LondonThursday, June 11, 2009, 08:00 Hrs  [IST]

A new molecular mechanism behind certain learning and memory processes is revealed this week in a paper in Neuron. An international team show how neuronal activity can change synaptic efficacy in the brain and how this is modified by type-A GABA receptors. With their discovery, the research group from Riken, Japan Science and Technology Agency, Japan, Ecole Normale Supérieure Paris and Institut National de la Santé et de la Recherche Médicale U789, France, has overturned conventional thinking on the regulatory mechanism of synaptic transmission efficiency. The efficiency with which information is transmitted between nerve cells is central to the neurochemical foundations of memory and learning. Researchers know that one of the factors determining the efficiency of neurotransmission is the number of neurotransmitter receptors in the junction through which signals pass between nerve cells - known as the synapse. By tracking single particle subunits of one neurotransmitter receptor - the type-A GABA receptor (GABAAR) - in cultured hippocampal neurons, the team shows that it diffuses in two dimensions, and its diffusive behavior changes in parallel with neuronal activity. They then determined that such lateral diffusion is regulated by the activation of calcineurin, which results from increases of calcium concentration in the cell. An activity-dependent change in synaptic efficacy is a central tenet in learning, memory, and pathological states of neuronal excitability.
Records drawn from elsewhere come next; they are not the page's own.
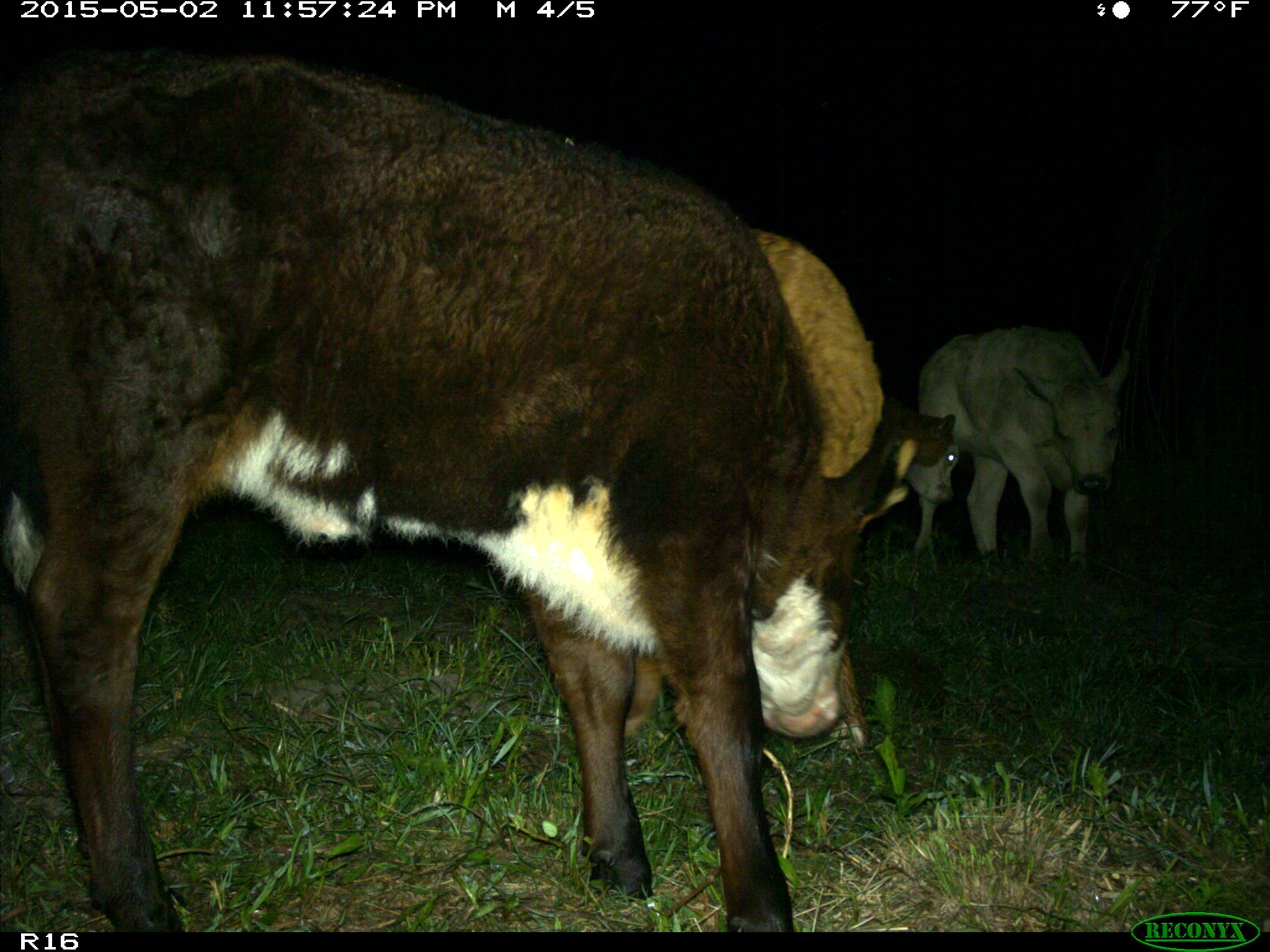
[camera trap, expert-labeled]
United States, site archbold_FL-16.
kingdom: Animalia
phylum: Chordata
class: Mammalia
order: Artiodactyla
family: Bovidae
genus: Bos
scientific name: Bos taurus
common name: domestic cow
The lateral diffusion dynamics of neurotransmitter receptors are one of the important parameters regulating synaptic efficacy. Lateral diffusion, regulated through receptor-scaffold interactions, provides a simple mechanism for rapid and reversible activity dependent modulation of synaptic strength. Defective regulation may also be involved in pathological conditions such as status epilepticus - a life-threatening condition in which the brain is in a state of persistent seizure. "Elucidating the details of the molecular mechanisms controlling receptor diffusion dynamics would help us not only to understand a basic physiological mechanism that may be involved in learning and memory, but also to define new targets for pharmacological approaches to critical neuronal diseases such as epileptic seizures," says a member of the research team, Hiroko Bannai of the Riken Brain Science Institute.